J’adore la musique contemporaine, parce qu’elle sonne tellement différemment. Les pièces écrites aujourd’hui offrent une telle variété, un tel éventail de styles. Et d’une certaine manière, les pièces contemporaines de la saison prochaine en sont une illustration : toutes les pièces écrites cette année ou l’année dernière, que nous allons jouer en première française ou mondiale, sont très différentes dans leur style. C’est vraiment merveilleux. C’est une richesse. Bien sûr, j’ai mes opinions et mes goûts concernant la musique d’aujourd’hui. Mais l’une de mes plus grandes joies est aussi d’en présenter une sélection au public. Je suis très fier de la saison qui s’annonce, avec notamment des œuvres de Hillsborough, Reid et Zinoviev. Et bien sûr, Pascal Dusapin, Guillaume Connesson. Ce sera très intéressant, car ils ont tous leur univers. Ils exigent aussi des choses très différentes de la part de l’orchestre et de moi. Et bien sûr, un élément est essentiel : l’acoustique de la salle. C’est vrai pour tout le répertoire, mais particulièrement pour la musique contemporaine. C’est fascinant, car on perçoit une transparence incroyable avec plusieurs niveaux à la fois : l’ambiance et la personnalité de la salle. Il y a aussi une magnifique résonance ronde. La Philharmonie est un endroit merveilleux pour le ressentir.

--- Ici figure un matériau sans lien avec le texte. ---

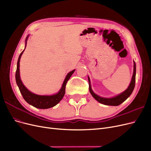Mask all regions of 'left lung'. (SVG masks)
<instances>
[{"instance_id": "8db88e82", "label": "left lung", "mask_w": 151, "mask_h": 151, "mask_svg": "<svg viewBox=\"0 0 151 151\" xmlns=\"http://www.w3.org/2000/svg\"><path fill=\"white\" fill-rule=\"evenodd\" d=\"M136 63L135 61H134V71H133V75L132 77V80L130 83V85L126 90L122 92V93L119 94V95L116 96L115 97L111 98H103L100 97L99 96L97 95L95 93H94L91 86V83H90V79L88 76V81H89V90L91 93L93 97L95 99L96 101H98L99 103L103 104L104 105H108V106H118L121 104L122 103H123L125 100L129 97V96L132 93L134 88L135 86V81H136Z\"/></svg>"}]
</instances>
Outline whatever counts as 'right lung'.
<instances>
[{"mask_svg": "<svg viewBox=\"0 0 151 151\" xmlns=\"http://www.w3.org/2000/svg\"><path fill=\"white\" fill-rule=\"evenodd\" d=\"M28 37L29 36H27L25 39V47L27 46ZM24 51H22L20 55H19V57L17 61V70L15 73L16 83L19 86V88L22 96H23L24 99L28 103L37 108L48 109V108H50L55 106L57 105L63 98L65 94V87H66V83L68 81L70 78L71 77L72 74L73 73L75 70H73V71L69 72L68 75H66L65 79L63 81L62 86H61L60 90L58 91V93L53 94V95H50V96L38 95V94L33 93L28 90V89L23 85V83H22L20 80V70H19L20 60L21 56L22 53H23V52H24Z\"/></svg>", "mask_w": 151, "mask_h": 151, "instance_id": "right-lung-1", "label": "right lung"}]
</instances>
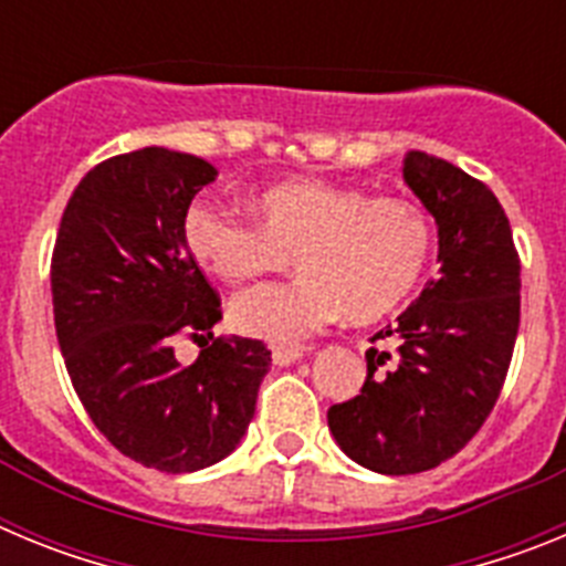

Quelle partition contemporaine vous a donné le plus de fil à retordre ?
Le moment le plus inoubliable avec une partition contemporaine a eu lieu à la Philharmonie. On m’a demandé d’interpréter une pièce de Pierre Boulez pour chœur, soliste et orchestre. Cela m’a été annoncé seulement quelques jours avant, car il y avait eu une annulation – c’était pendant la pandémie. Il n’y avait pas de public, c’était une retransmission en direct. J’ai eu quelques jours pour étudier la partition, et ce fut une expérience merveilleuse. Mais je ne crois pas avoir jamais étudié une œuvre aussi difficile. C’était magnifique. J’ai adoré jouer cette pièce avec cet orchestre. C’était vraiment particulier, car les musiciens semblaient respirer cette musique…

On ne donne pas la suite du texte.